• _What you will do_: Here the job is to transcribe the data exactly while omitting the images.

• _Dataset_:

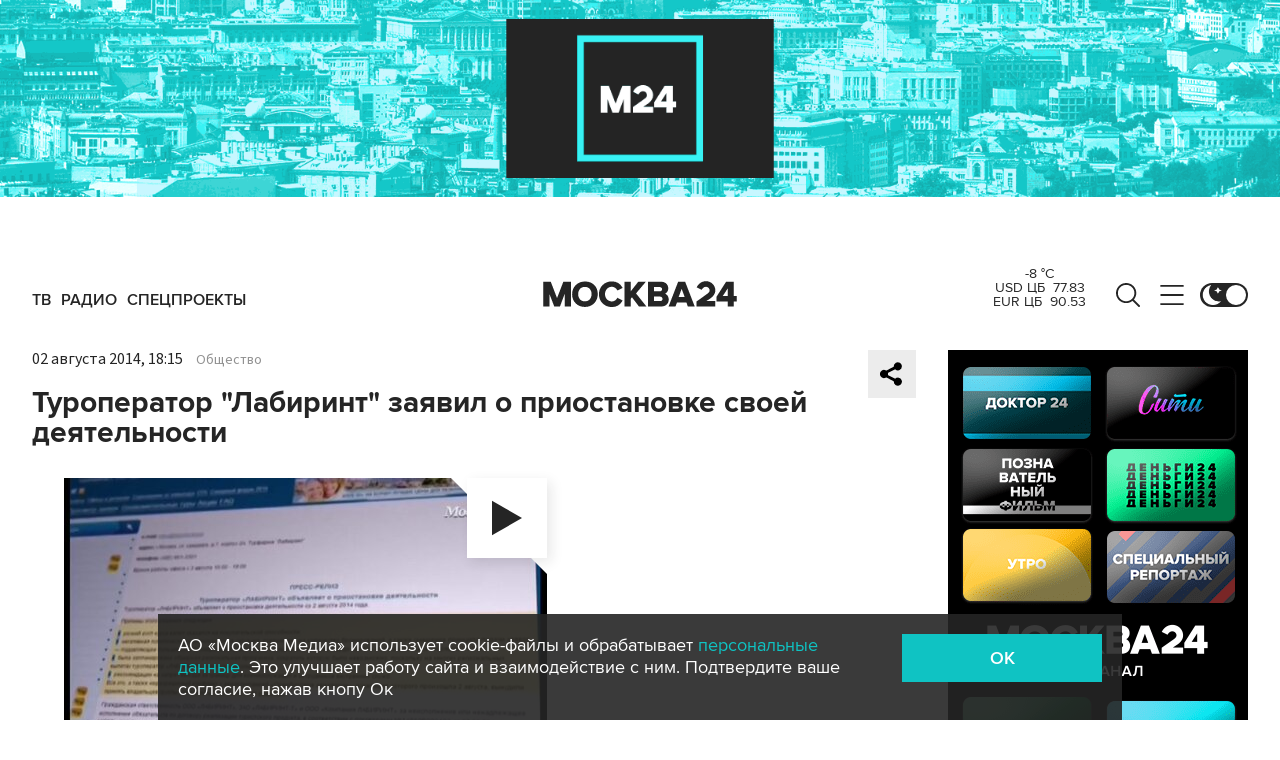

--- FILE ---
content_type: application/javascript
request_url: https://smi2.ru/counter/settings?payload=CImVAjokYjFhNWJkNzEtMTYxMS00YTUzLWE3YWMtOGYwZmNjOTMwMGRj&cb=_callbacks____0mkke2h9f
body_size: 1512
content:
_callbacks____0mkke2h9f("[base64]");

• _Written solution_:
--- FILE ---
content_type: application/javascript
request_url: https://smi2.ru/counter/settings?payload=CImVAjokYjFhNWJkNzEtMTYxMS00YTUzLWE3YWMtOGYwZmNjOTMwMGRj&cb=_callbacks____0mkke2h9f
body_size: 1512
content:
_callbacks____0mkke2h9f("[base64]");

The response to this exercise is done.